Balmus Laboratory

ATM - Nat comm

ATM orchestrates the DNA-damage response to counter toxic non-homologous end-joining at broken replication forks

Gabriel Balmus, Domenic Pilger, Julia Coates, Mukerrem Demir, Matylda Sczaniecka-Clift, Ana C. Barros, Michael Woods, Beiyuan Fu, Fengtang Yang, Elisabeth Chen, Matthias Ostermaier, Tatjana Stankovic, Hannes Ponstingl, Mareike Herzog, Kosuke Yusa, Francisco Munoz Martinez, Stephen T. Durant, Yaron Galanty, Petra Beli, David J. Adams, Allan Bradley, Emmanouil Metzakopian, Josep V. Forment & Stephen P. Jackson Nature communications 10 (87)  
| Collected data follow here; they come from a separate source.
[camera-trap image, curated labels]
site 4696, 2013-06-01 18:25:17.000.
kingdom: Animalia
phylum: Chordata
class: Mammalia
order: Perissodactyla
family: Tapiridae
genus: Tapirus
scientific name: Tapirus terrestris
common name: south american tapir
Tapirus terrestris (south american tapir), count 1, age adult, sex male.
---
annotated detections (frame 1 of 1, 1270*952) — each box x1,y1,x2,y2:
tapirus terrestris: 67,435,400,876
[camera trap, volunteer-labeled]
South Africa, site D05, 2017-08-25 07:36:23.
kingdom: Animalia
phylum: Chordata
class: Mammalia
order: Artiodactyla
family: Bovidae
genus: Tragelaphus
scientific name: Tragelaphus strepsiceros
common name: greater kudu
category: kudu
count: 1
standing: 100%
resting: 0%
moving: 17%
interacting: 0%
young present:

Mutations in the ATM tumor suppressor gene confer hypersensitivity to DNA-damaging chemotherapeutic agents. To explore genetic resistance mechanisms, we performed genome-wide CRISPR-Cas9 screens in cells treated with the DNA topoisomerase I inhibitor topotecan. Thus, we here establish that inactivating terminal components of the non-homologous end-joining (NHEJ) machinery or of the BRCA1-A complex specifically confer topotecan resistance to ATM-deficient cells. We show that hypersensitivity of ATM-mutant cells to topotecan or the poly-(ADP-ribose) polymerase (PARP) inhibitor olaparib reflects delayed engagement of homologous recombination at DNA-replication-fork associated single-ended double-strand breaks (DSBs), allowing some to be subject to toxic NHEJ. Preventing DSB ligation by NHEJ, or enhancing homologous recombination by BRCA1-A complex disruption, suppresses this toxicity, highlighting a crucial role for ATM in preventing toxic LIG4-mediated chromosome fusions. Notably, suppressor mutations in ATM-mutant backgrounds are different to those in BRCA1-mutant scenarios, suggesting new opportunities for patient stratification and additional therapeutic vulnerabilities for clinical exploitation.